TASK PROMPT. When the line with "Входная металлическая дверь" turns up below, begin repeating exactly, and carry on through the line with "Vision Mission Values"; no pictures go into the copy.

TASK DATA.

________________________

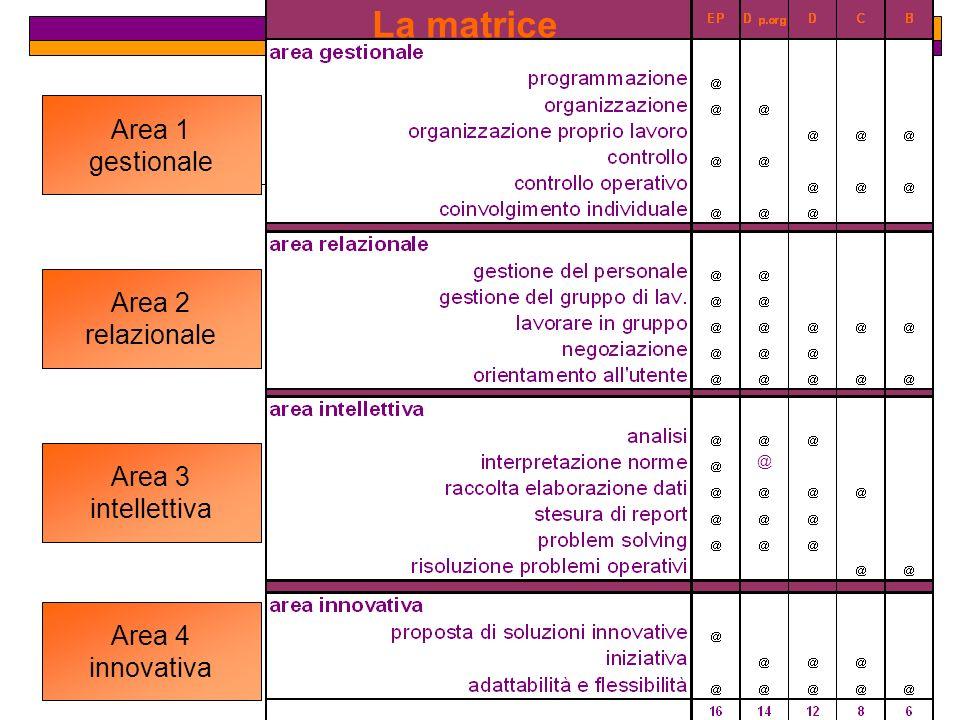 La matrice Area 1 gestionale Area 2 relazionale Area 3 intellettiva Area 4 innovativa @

________________________

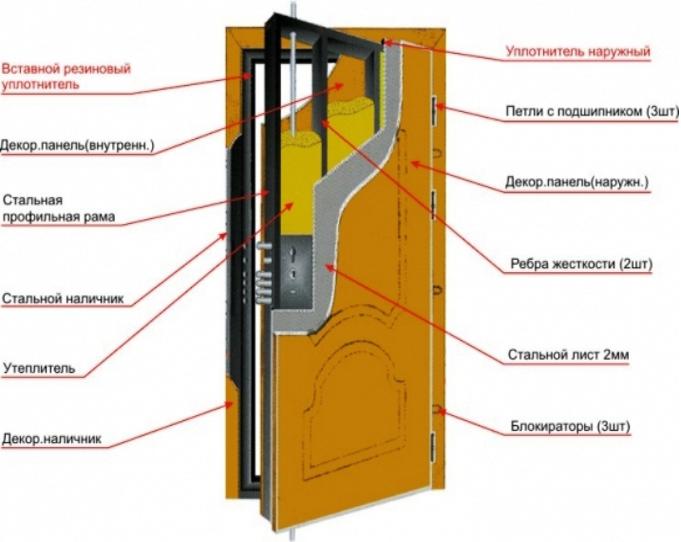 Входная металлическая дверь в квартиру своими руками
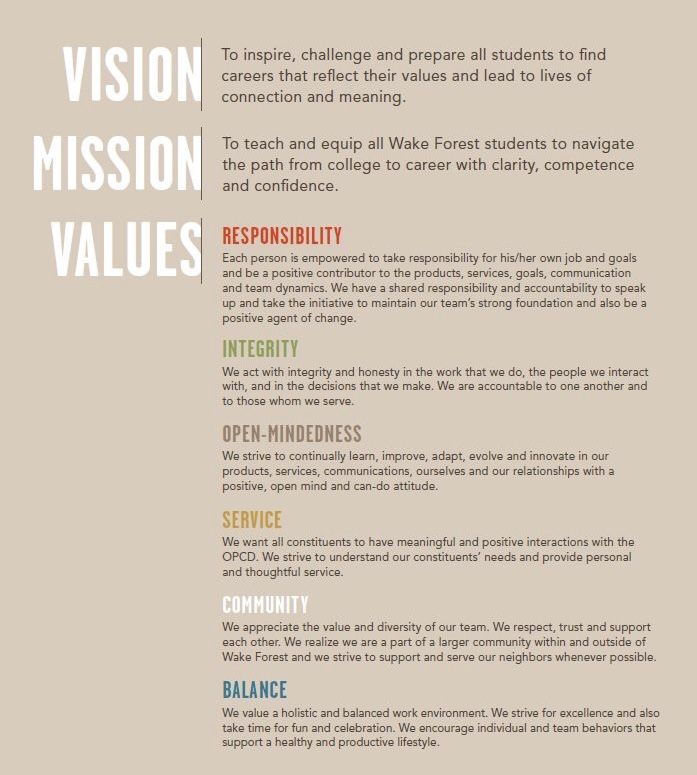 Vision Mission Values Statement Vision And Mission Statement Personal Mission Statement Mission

________________________

TASK ANSWER.
 Входная металлическая дверь в квартиру своими руками
 Vision Mission Values Statement Vision And Mission Statement Personal Mission Statement Mission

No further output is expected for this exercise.